Sync models to OmniRT:

mkdir -p /root/test/omnirt/models/quicktalk
rsync -a --info=progress2 \
  /root/test/opentalking/models/quicktalk/ \
  /root/test/omnirt/models/quicktalk/

8. Configure OpenTalking .env¶

Enter OpenTalking:

cd /root/test/opentalking
cp -n .env.example .env

Recommended key configurations:

cat >> .env <<'EOF'
OPENTALKING_TTS_DEFAULT_PROVIDER=edge
OPENTALKING_REDIS_MODE=memory
OMNIRT_ENDPOINT=http://127.0.0.1:9000
EOF

If LLM / STT is needed, configure the corresponding keys separately:

OPENTALKING_LLM_API_KEY=your_LLM_API_KEY
OPENTALKING_STT_DASHSCOPE_API_KEY=your_STT_API_KEY

Notes¶

LLM, TTS, and STT are independent providers. Edge TTS does not require a key and is best for initially verifying the pipeline.
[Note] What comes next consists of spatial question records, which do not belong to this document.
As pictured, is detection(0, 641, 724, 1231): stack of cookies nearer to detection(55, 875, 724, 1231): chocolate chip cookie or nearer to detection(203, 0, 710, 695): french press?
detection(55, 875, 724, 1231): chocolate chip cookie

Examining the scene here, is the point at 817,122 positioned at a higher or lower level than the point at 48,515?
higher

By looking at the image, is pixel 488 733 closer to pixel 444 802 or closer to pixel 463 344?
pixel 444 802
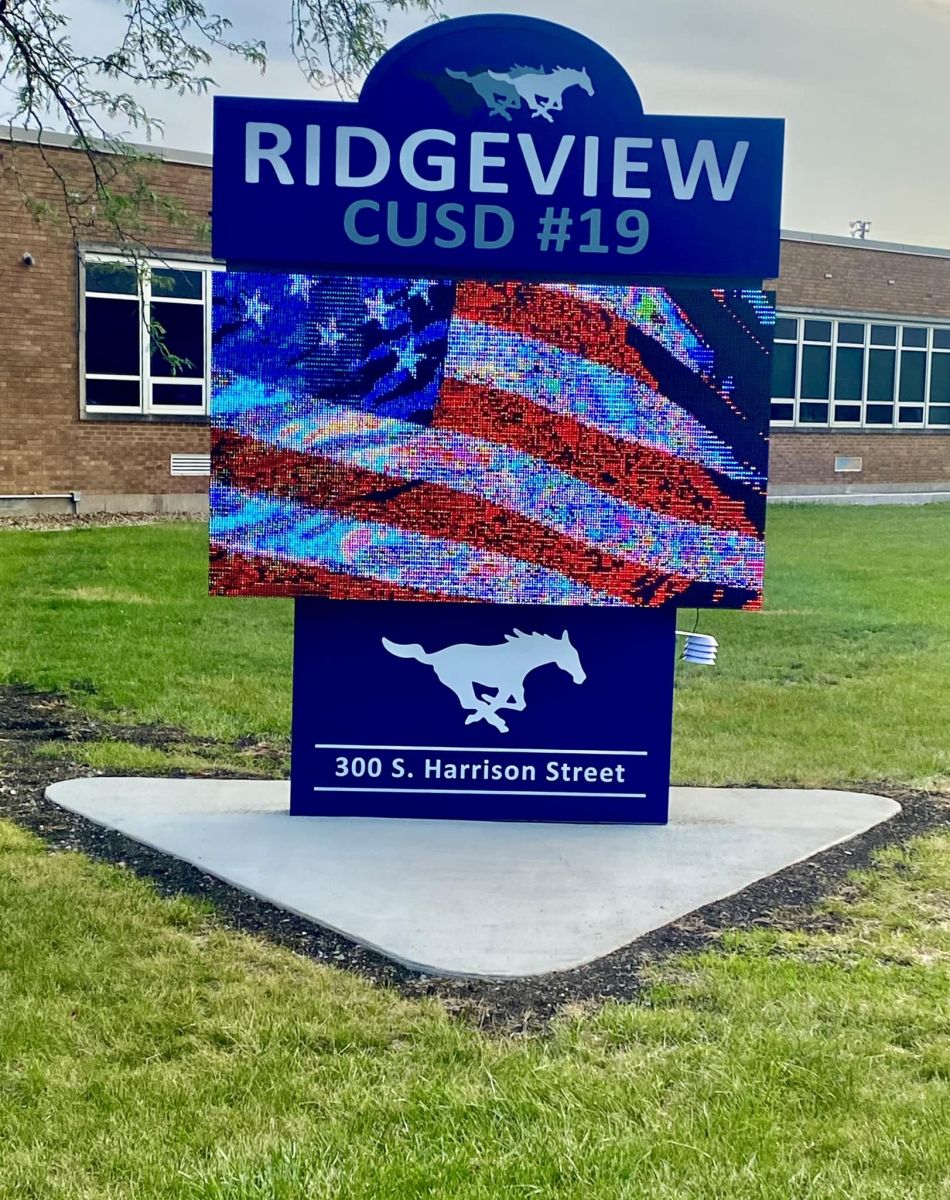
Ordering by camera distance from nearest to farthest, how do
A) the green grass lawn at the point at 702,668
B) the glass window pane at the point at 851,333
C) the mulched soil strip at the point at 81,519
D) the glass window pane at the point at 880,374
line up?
1. the green grass lawn at the point at 702,668
2. the mulched soil strip at the point at 81,519
3. the glass window pane at the point at 851,333
4. the glass window pane at the point at 880,374

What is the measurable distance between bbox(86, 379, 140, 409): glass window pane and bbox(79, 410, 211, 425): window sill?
0.16 meters

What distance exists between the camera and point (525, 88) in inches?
221

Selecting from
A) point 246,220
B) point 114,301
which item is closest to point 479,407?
point 246,220

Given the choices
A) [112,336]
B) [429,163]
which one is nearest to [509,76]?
[429,163]

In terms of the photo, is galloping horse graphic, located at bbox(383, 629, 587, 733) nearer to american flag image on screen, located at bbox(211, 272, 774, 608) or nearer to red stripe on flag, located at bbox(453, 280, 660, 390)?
american flag image on screen, located at bbox(211, 272, 774, 608)

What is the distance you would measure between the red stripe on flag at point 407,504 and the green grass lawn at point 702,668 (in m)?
1.90

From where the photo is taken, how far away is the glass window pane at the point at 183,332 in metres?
19.7

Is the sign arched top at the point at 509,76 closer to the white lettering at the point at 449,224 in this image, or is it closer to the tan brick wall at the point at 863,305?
the white lettering at the point at 449,224

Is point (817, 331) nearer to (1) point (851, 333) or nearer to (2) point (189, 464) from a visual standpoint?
(1) point (851, 333)

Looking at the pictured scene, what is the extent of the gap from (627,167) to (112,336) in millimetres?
14845

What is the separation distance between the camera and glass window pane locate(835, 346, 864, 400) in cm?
2823

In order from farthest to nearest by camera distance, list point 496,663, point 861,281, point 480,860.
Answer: point 861,281 → point 496,663 → point 480,860

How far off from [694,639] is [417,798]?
149 centimetres

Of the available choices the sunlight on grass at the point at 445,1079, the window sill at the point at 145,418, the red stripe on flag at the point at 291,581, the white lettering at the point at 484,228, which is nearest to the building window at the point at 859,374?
the window sill at the point at 145,418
An expired or invalid DashScope key will affect LLM / STT but does not mean QuickTalk inference is unavailable.

9. Start OmniRT QuickTalk Backend¶

Open a new WSL2 terminal and enter OmniRT:

cd /root/test/omnirt
source .venv/bin/activate

Set environment variables:

export CUDA_VISIBLE_DEVICES=0
export PYTORCH_CUDA_ALLOC_CONF=expandable_segments:True,max_split_size_mb=128

export OMNIRT_QUICKTALK_RUNTIME=1
export OMNIRT_QUICKTALK_MODEL_ROOT=/root/test/opentalking/models/quicktalk/checkpoints
export OMNIRT_QUICKTALK_DEVICE=cuda:0
export OMNIRT_QUICKTALK_HUBERT_DEVICE=cuda:0

Start:

.venv/bin/python -m omnirt.cli.main serve-avatar-ws \
  --host 0.0.0.0 \
  --port 9000 \
  --compat flashtalk \
  --backend cuda \
  --avatar-runtime fake

Key parameters:

Parameter	Purpose
`OMNIRT_QUICKTALK_RUNTIME=1`	Enable QuickTalk runtime
`OMNIRT_QUICKTALK_MODEL_ROOT=.../checkpoints`	Point to QuickTalk weights directory
`--compat flashtalk`	Compatible with OpenTalking WebSocket protocol
`--avatar-runtime fake`	Let QuickTalk runtime take effect, avoiding the FlashTalk resident path

10. Start OpenTalking¶

Open another WSL2 terminal and enter OpenTalking:

cd /root/test/opentalking
source .venv/bin/activate

Start:

bash scripts/start_unified.sh \
  --backend omnirt \
  --model quicktalk \
  --omnirt http://127.0.0.1:9000 \
  --host 0.0.0.0

Frontend URL:

http://127.0.0.1:5173

Verify QuickTalk connection status:

curl -s http://127.0.0.1:8000/models \
  | python3 -c "import sys,json; [print(s) for s in json.load(sys.stdin)['statuses'] if s['id']=='quicktalk']"

Expected:

connected=true
reason=omnirt

Check GPU memory:

nvidia-smi --query-gpu=memory.used --format=csv,noheader

11. Common Path Issues¶

Location	Correct approach
Code directory	Place in `/root/test/opentalking` and `/root/test/omnirt`
OpenTalking venv	`/root/test/opentalking/.venv`
OmniRT venv	`/root/test/omnirt/.venv`
QuickTalk weights	`/root/test/opentalking/models/quicktalk/checkpoints`
OmniRT QuickTalk root	Point to `.../checkpoints`
Benchmark compatibility path	`ln -sfn /root/test/opentalking/models/quicktalk /root/test/models/quicktalk`
Low-VRAM config	`resolution=160/128`, `batch=1`, `HuBERT=cpu`

12. Final Checklist¶

Before running the benchmark, verify each item:

# WSL2 GPU
nvidia-smi

# OpenTalking environment
cd /root/test/opentalking
source .venv/bin/activate
python -c "import torch; print(torch.__version__, torch.version.cuda, torch.cuda.is_available())"

# QuickTalk weights
ls -lh models/quicktalk/checkpoints/quicktalk.pth
ls -lh models/quicktalk/checkpoints/chinese-hubert-large/pytorch_model.bin
ls -lh models/quicktalk/checkpoints/auxiliary/models/buffalo_l/det_10g.onnx

# OmniRT environment
cd /root/test/omnirt
source .venv/bin/activate
which omnirt
omnirt --help

# Frontend / basic tools
ffmpeg -version
node --version
npm --version

If all checks pass, run:

cd /root/test/opentalking
source .venv/bin/activate
bash scripts/run_opentalking_e2e_benchmark.sh \
  --tester xxx \
  --model quicktalk \
  --backend omnirt \
  --gpu-index 0 \
  --timeout 300

13. Summary¶

Deploying OpenTalking + OmniRT + QuickTalk on Windows is best done in WSL2:

Windows Host
  └── WSL2 Ubuntu
        ├── OpenTalking .venv
        ├── OmniRT .venv
        ├── QuickTalk checkpoints
        ├── OmniRT QuickTalk runtime
        └── E2E Benchmark

Advantages of this approach:

More compatible with official bash scripts;
Convenient use of Linux toolchains;
CUDA can access the RTX 3050 normally through WSL2;
OpenTalking and OmniRT environments are isolated, making troubleshooting clearer;
The path from environment setup to full E2E benchmark is fully reproducible.